The regression equation that is derived from this study is:
Height of a person = slope(X) + Intercept, wherein X is the forearm length of an individual.
Based on this, the regression equation for men can be derived as:
- Height of a man= -253.02 + 17.5(x)
The regression equation of the women can be derived as:
- The height of a woman = 32.11 + 5.74(x)
Variations in the formula for the estimation of height and forearm lengths
Another study has provided a similar formula that could be used to calculate the height of a person based on the measurement of his forearm length.
The formulas derived based on the findings of this study are as follow:
- Height in cm = 3.54 × forearm length (cm) + 73.69
- Height of men in cm = 2.108 × forearm length (cm) + 118.916
- Height in women in cm =1.109268 × forearm length (cm) + 112.461
The standard error of measurement is 6.21, 4.08, and 4.64 for the height of any person, for men and for women, respectively. 
Limitations to the height to forearm ratio
Several studies have shown that it is possible to calculate the height of a person based on the length of his or her forearm or vice versa.
The length of the forearm is directly proportional to the height of a person.
However, there are certain conditions that can create discrepancies in the proportion of the length of the forearm and the height.
For example, patients with diseases that affect their bones may have a higher or longer stature compared to what is expected based on the length of their forearm.
Let us have a look at how some diseases can affect the height to forearm length ratio.
Effect of osteogenesis imperfecta on the height to forearm length ratio
Patients who suffer from conditions that cause disproportional growth of the bones in the body may not have their height and forearm lengths in the proportions expected in normal individuals.
The forearm length is often considered a reliable tool for standardizing bone parameters of the forearm that are measured with the help of peripheral quantitative CT (Computed Tomography) scan in patients diagnosed with disproportional growth.
Research studies were conducted to investigate the relationship of the forearm length and height to the parameters of the health of the bones in the normal pediatric population as against that in the patients with osteogenesis imperfecta.
For this study, the data related to the forearm lengths of the participants was noted along with their heights. The measurements of the forearms as indicated by the imaging studies like peripheral quantitative computed tomography were also noted.
The data was collected from the group of participants that included 140 men and 156 women between the ages of 5 and 19 years.
The study also included 73 patients diagnosed with osteogenesis imperfecta among which 53 were men with the mean age of 11.7 ± 3.3 years.
The BMC (bone mineral content) measurements in these participants were transformed into SDS (standard deviation score) according to their forearm lengths and heights.
The results of this study showed that the height and the Tanner stages could significantly predict the forearm length in men and women. The height was found to be a stronger and a more reliable predictor for the forearm length than the Tanner stages.
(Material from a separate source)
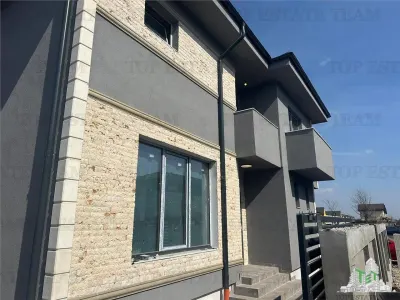 Vila cocheta, moderna, cu 4 camere si curte generoasa, toate utilitatile, Prelungirea Ghencea zona Bragadiru - foto 5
Compared to the control group of participants, the data in patients with osteogenesis imperfecta was characterized by a lower BMC and SDS for both the forearm length and the height.
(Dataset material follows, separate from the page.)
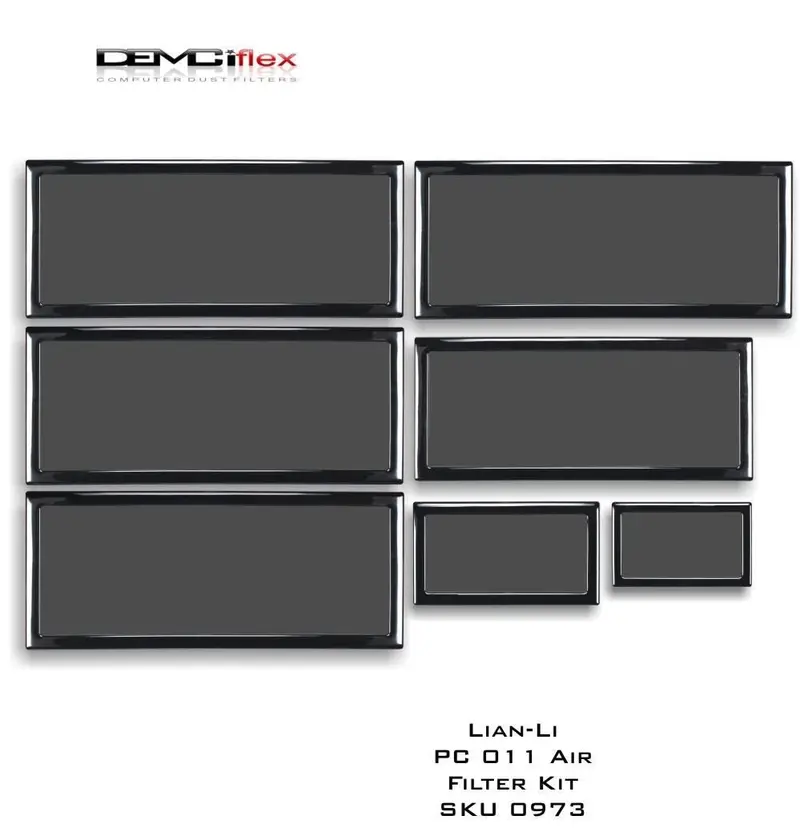 Demciflex Magnetic Fan Filter Kit – Lian Li Pc-O11 Air Case Compatible 1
This study showed that the height to forearm length ratio was significantly lower in patients with osteogenesis imperfecta.
This indicates that the commonly used formulas for determining the height or forearm length of a person based on the measurement of the other may not be reliable in patients who suffer from diseases that affect the growth and development of the bones.
Also, there is a need to assess the forearm length to height ratio in patients with similar conditions so that appropriate formulas can be derived to assess the impact of these diseases on the child’s future height or forearm length. 
Research studies have provided a reliable base for calculating the height of a person when the forearm length is known or vice versa.
It is important to assess how certain factors influence the height to forearm length ratio so that a more accurate measurement of the body parts can be obtained.